The architecture is intentionally boring in the best way: clear boundaries, predictable flow, minimal magic. We ingest once, retrieve fast, answer with context, and score output quality so we know when things drift.

Ingest

Accept docs via dashboard or API

Parse

Normalize raw source into clean text

Chunk

Split into overlap-aware segments

Embed

Generate vectors using selected profile

Store

Save vectors in Actian + metadata in SQLite

Retrieve

Semantic or hybrid search with filters

Ground

Answer with sources, then score quality

Data Flows

Ingestion Flow

Upload docs, parse text, split into overlap-aware chunks (commonly around 512 tokens with overlap), embed, and upsert into Actian with metadata. Translation: we turn document chaos into searchable memory.

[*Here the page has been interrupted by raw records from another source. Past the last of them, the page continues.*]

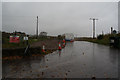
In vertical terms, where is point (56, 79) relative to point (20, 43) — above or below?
below

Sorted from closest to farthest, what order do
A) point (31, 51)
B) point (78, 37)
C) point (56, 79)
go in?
1. point (56, 79)
2. point (31, 51)
3. point (78, 37)

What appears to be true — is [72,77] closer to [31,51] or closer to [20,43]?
[31,51]

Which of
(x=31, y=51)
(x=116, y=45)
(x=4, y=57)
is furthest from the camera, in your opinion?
(x=116, y=45)

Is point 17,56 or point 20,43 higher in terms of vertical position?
point 20,43

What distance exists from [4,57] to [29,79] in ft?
15.7

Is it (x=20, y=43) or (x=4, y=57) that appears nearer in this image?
(x=4, y=57)

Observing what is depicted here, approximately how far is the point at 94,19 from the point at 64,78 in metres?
47.6

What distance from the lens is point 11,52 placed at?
24.5 feet

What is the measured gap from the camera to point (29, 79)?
365 centimetres

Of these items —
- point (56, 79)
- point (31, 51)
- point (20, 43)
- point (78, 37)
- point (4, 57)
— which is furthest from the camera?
point (78, 37)

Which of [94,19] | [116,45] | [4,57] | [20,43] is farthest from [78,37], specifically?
[4,57]

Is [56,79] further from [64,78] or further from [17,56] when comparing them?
[17,56]

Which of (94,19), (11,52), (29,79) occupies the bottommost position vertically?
(29,79)

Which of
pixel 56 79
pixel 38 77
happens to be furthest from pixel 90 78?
pixel 38 77
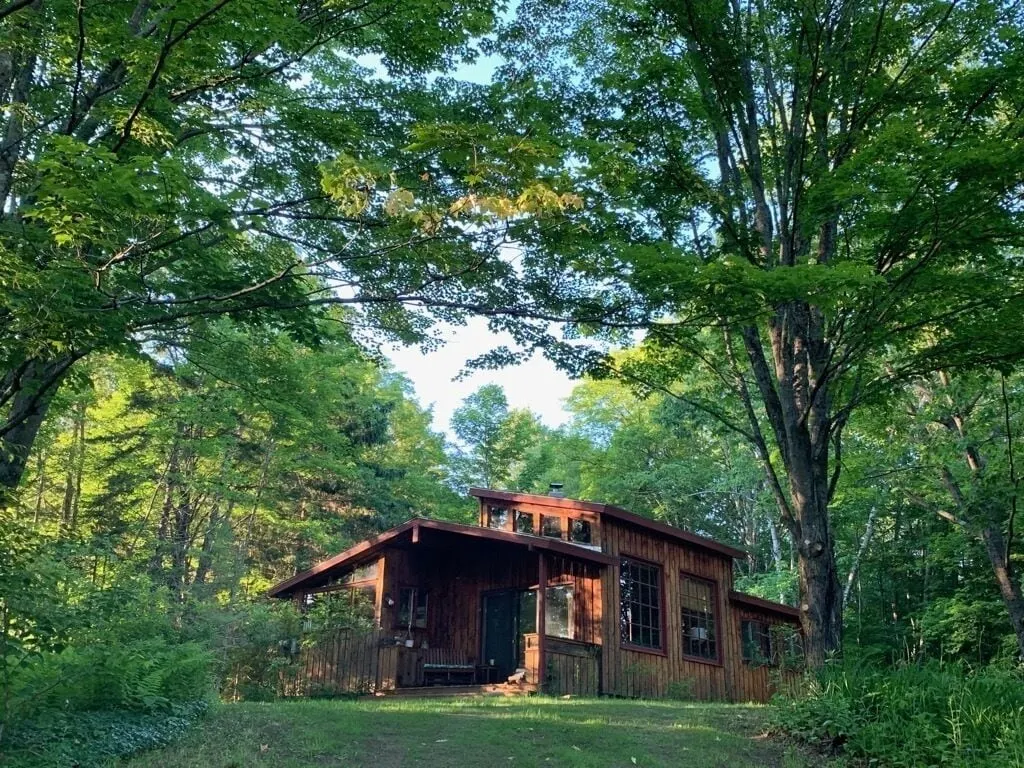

It supports docs and conversation-like sources, because yes, team knowledge also lives in chat logs and random transcript dumps.

Query Flow

User asks question, system embeds query, runs semantic or hybrid retrieval, picks top chunks, and injects only that context into the answer prompt.

This is the opposite of paste-everything-and-pray prompting. Cheaper, faster, and way less hallucinatory.

Memory Flow

Conversation history can be ingested into a dedicated `conversation_memory` index with session and user metadata. At query time we retrieve only relevant memory snippets, not the full transcript novel.

Net effect: the assistant feels consistent across sessions instead of acting like it had a hard reset every hour.

Observability Flow

Every query cycle gets scored for retrieval quality, chunk relevance, and hallucination rate. Alerts fire on threshold breaches so bad answers do not quietly become normal.

Because seeming fine in one demo is not a monitoring strategy.